Arts Calendar/Art's Report site/《MIKI*music scape》Ars

MIKIの「音楽のある風景」

vol.2
「癒しのArs」

 日付を見ると、もう3年も前のことになるのだが、あるシンポジウムで山崎正和氏がArtの語源であるArsには、本来三つの意味があったというようなことを話しておられた。その時のレヴューを私が書いているので、それを引用すると、「人間の歴史の中で長い間一つの言葉『Ars』で表されていた『芸術』『技能』『作法』は、生活に機械が導入されるようになった18世紀以降、次第に分離されていった」ということだ((財)兵庫現代芸術劇場『表演芸術 第8号』72頁)。
 「芸術」というのは今でいうFine Arts、技能というのはTechnologyのことだ。さて、「作法」がArtの意味に含まれていたというのは、例えばどういうことが想定されているだろうか?

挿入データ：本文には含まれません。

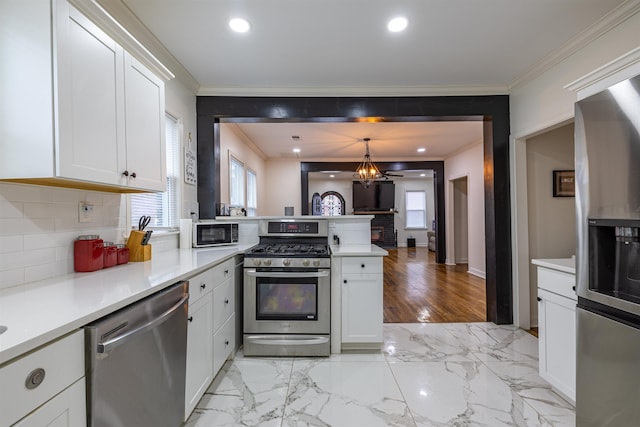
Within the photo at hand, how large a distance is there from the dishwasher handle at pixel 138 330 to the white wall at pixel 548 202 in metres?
3.48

先日、私に洗礼をさずけてくれた牧師さんが93歳で亡くなった。その牧師さんは、亡くなる直前まで「現役」だった。私たちの教会はプロテスタントの中の一派である。その小さな集まりを60年以上担当してきた彼のお葬式は、なんとカトリック教会で行われたのである。立替のため、会堂(礼拝堂)がなかったからだ。別の場所に小さな仮会堂があったが、彼の長い牧会生活でかかわった人たちの数は、そんな仮会堂ではとても収まるものではない。どうしようもなくなって、目と鼻の先にある、しかし私たちプロテスタントの信者にとっては最も遠い感じのするカトリック教会で、彼のお葬式は執り行われたのである。

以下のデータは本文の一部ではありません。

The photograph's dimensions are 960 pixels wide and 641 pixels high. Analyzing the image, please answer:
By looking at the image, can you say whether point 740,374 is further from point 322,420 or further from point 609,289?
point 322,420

 予想通り、会場いっぱいの参列者があった。多くの者にとって、そのカトリック教会に入ったのは初めてだった。そして入った瞬間、みんなが目を奪われたのだ。広々とした会堂、金の地に鮮やかに描かれている祭壇の聖画、一面にあふれる花々の中に納まる棺。きらきらした光が、モダンなステンドグラスをつらぬいて、それらすべてを光り輝かせていた。荘厳に鳴り響くパイプオルガンの響きは、その光線を音にしたようだった。笙が雲間から差し込む光を表現して作られたと言われるが、真実のように思えた。

 何度も言うが、会場のカトリック教会は私たちの教会から、歩いて1・2分ほどの距離のところにある。しかし、すべてが、全く違った。いいとか、悪いとかいうのではない。「お葬式」という「作法」が、死者のためにあるのではなく、残された者のためにあるということを、ただ、思い知ったのだ。

 光や美術作品の語る様々なメッセージ、パイプオルガンの音、歌、牧師の追悼説教、会衆のすすり泣く声、会場に漂う花の香り、その中のかすかなお香の香り、木の香、それらすべてが私たちの感覚に訴えかけていた。そして私たちは、葬儀の中にあるすべての要素によってつくり出された「作法」に則って、悲しみを受け入れることを促されたのである。

 Arsが「作法」であり、人間は何よりも慰められ癒されるために、そしてそれによって現実と向き合うためにArsを必要としてきたのだ、ということを痛感した日だった。